-- START Data in this exercise --

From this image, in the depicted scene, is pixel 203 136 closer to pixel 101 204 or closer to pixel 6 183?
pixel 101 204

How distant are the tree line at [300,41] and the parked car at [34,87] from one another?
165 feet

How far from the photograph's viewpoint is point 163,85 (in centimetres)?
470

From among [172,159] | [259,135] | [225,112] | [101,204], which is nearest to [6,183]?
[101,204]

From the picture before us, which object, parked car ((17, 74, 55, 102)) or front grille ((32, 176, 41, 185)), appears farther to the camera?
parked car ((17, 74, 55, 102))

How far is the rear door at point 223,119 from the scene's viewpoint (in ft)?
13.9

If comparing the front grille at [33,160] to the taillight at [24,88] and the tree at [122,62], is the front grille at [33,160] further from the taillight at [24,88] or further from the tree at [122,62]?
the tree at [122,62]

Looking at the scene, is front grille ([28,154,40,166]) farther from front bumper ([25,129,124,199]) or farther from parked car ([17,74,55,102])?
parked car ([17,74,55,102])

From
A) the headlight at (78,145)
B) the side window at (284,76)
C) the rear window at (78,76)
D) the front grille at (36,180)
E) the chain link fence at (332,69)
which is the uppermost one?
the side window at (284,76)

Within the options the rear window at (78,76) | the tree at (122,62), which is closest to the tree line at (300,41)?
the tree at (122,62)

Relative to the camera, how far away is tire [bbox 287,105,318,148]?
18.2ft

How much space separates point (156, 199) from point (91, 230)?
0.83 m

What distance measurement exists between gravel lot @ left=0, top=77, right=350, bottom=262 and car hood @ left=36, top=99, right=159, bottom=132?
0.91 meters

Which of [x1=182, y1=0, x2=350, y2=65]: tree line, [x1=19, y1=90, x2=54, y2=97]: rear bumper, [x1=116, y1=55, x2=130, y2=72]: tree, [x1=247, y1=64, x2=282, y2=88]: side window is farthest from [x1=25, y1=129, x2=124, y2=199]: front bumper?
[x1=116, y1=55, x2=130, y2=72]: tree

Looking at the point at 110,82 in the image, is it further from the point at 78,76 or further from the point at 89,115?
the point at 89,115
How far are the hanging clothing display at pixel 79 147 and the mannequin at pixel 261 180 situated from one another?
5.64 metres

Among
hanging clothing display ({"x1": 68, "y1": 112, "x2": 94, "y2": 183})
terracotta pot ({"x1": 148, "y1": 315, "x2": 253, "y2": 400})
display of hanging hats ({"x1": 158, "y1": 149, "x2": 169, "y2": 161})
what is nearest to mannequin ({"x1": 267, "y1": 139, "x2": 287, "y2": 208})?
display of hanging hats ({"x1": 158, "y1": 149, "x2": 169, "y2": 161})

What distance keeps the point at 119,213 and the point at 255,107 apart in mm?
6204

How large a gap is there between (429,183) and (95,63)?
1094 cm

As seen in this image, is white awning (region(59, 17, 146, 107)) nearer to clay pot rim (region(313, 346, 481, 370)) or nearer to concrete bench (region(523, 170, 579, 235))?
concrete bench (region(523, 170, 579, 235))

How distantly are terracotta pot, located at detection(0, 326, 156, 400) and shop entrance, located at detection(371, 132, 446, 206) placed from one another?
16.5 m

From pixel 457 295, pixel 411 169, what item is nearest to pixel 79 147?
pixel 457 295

-- END Data in this exercise --

_Task to carry out_
Lay out the listing as a Markdown table with the columns Number and Line. Start with the line containing "What distance keeps", go on through the last line of the listing, and omit blank lines.

_Correct output_
| Number | Line |
|---|---|
| 1 | What distance keeps the point at 119,213 and the point at 255,107 apart in mm? |
| 2 | 6204 |
| 3 | How large a gap is there between (429,183) and (95,63)? |
| 4 | 1094 cm |
| 5 | As seen in this image, is white awning (region(59, 17, 146, 107)) nearer to clay pot rim (region(313, 346, 481, 370)) or nearer to concrete bench (region(523, 170, 579, 235))? |
| 6 | concrete bench (region(523, 170, 579, 235)) |
| 7 | How distantly are terracotta pot, located at detection(0, 326, 156, 400) and shop entrance, located at detection(371, 132, 446, 206) placed from one another? |
| 8 | 16.5 m |
| 9 | From pixel 457 295, pixel 411 169, what item is nearest to pixel 79 147? |
| 10 | pixel 457 295 |